The miracle of Last Train to Memphis, Peter Guralnick’s portrait of Elvis Presley’s early years, was that it erased the memory of that bloated caricature of a performer who staggered across the stage in Las Vegas and elsewhere in his final years and presented us instead with the exuberant young man of the 1950s who was in the throes of fashioning a new kind of music.
Expect no such happy miracle in Careless Love: The Unmaking of Elvis Presley, the second volume in Guralnick’s excellent and exhaustive biography of the King of Rock and Roll. This book is, as Guralnick himself writes in his opening note, a tragedy. It follows Elvis from his years in the Army in Germany, through his strange, prolonged courtship of Priscilla, his unfulfilling career in the movies, his triumphant return to live performance, his growing isolation and seemingly inexorable decline, and, finally, his death in Memphis in August of 1977.
In laying out this tragedy, Guralnick avoids the two great temptations of the modern biographer: mistaking the salacious detail for the telling detail and indulging in easy psychologizing. Sure, there is plenty here to titillate the willing reader. This is, after all, Elvis, the most famous musician of his era, a performer who brought an electrifying sexuality to slumbering, black-and-white, post-World War II America. Should we be surprised that he was not a one-woman man?
Guralnick neither excuses nor glosses over the details. But behavior that looks tawdry, or worse, resembles a tabloid headline, looks quite different in the context of this biography. In fact, one of the most fascinating and endearing revelations about Elvis is that until the final few years of his life, when his drug addiction altered not just his physical appearance but his personality, he was unfailingly polite and thoughtful of others, forever Gladys’s dutiful son. This was a character trait that was universally remarked upon. Even the descriptions of Elvis’s slow, solicitous seduction of Priscilla—and of other girl-women—are more likely to raise questions about Elvis’s psychological complexity than to provoke disgust.
Guralnick, who has written extensively about popular music and musicians, is at his best in describing Elvis the musician and performer. He conveys the special intensity Elvis brought to his performances—and the remarkable contrast between this Elvis-in-the-spotlight and the almost shy, and increasingly withdrawn, private Elvis. Careless Love documents what a truly extraordinary—and wide-ranging—musical sensibility Elvis possessed. This is its single-most important contribution to our understanding of Elvis Presley.

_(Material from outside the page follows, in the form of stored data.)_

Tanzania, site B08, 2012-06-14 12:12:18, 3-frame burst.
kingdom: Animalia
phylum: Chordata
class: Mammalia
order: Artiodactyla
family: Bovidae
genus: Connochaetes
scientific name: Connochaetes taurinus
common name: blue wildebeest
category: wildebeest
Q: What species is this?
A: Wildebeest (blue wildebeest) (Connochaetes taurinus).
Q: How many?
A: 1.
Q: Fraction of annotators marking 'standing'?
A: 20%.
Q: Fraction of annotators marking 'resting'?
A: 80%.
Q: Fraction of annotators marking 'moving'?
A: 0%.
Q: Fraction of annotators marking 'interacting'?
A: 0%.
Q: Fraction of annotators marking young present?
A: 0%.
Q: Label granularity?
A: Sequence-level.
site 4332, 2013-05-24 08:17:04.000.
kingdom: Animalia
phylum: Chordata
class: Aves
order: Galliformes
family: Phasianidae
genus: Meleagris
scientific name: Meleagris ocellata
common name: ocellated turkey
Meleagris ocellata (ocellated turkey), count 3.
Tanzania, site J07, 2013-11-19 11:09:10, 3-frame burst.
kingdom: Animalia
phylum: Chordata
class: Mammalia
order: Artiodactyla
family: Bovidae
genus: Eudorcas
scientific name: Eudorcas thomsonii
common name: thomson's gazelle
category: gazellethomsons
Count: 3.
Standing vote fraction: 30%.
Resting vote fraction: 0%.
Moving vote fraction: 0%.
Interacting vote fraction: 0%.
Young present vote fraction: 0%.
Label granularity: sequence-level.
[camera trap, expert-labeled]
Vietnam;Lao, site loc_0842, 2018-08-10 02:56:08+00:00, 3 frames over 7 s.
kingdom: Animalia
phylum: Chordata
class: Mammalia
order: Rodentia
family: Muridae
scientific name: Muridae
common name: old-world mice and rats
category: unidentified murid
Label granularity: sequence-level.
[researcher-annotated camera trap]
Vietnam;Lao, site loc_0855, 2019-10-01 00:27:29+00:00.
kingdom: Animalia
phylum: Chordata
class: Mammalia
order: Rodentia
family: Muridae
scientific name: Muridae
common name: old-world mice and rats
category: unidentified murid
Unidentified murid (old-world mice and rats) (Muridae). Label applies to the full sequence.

But what happened to that sensibility and why? The easy answer has always been to blame the drugs, or to blame the over-protective crowd of hangers-on, or to blame the manipulations of Elvis’s manager, Colonel Tom Parker. Careless Love makes clear that there’s blame enough to go around—and that blame is an insufficient explanation. The truth is, there are no easy answers. You watch it coming. You wish you—or someone—could stop it. It’s perplexing and it’s tragic, and you know that Elvis himself is helping it happen.
Or as Peter Guralnick writes succinctly, "He constructed a shell to hide his aloneness, and it hardened on his back. I know of no sadder story."
Alden Mudge is a reviewer in Oakland, California.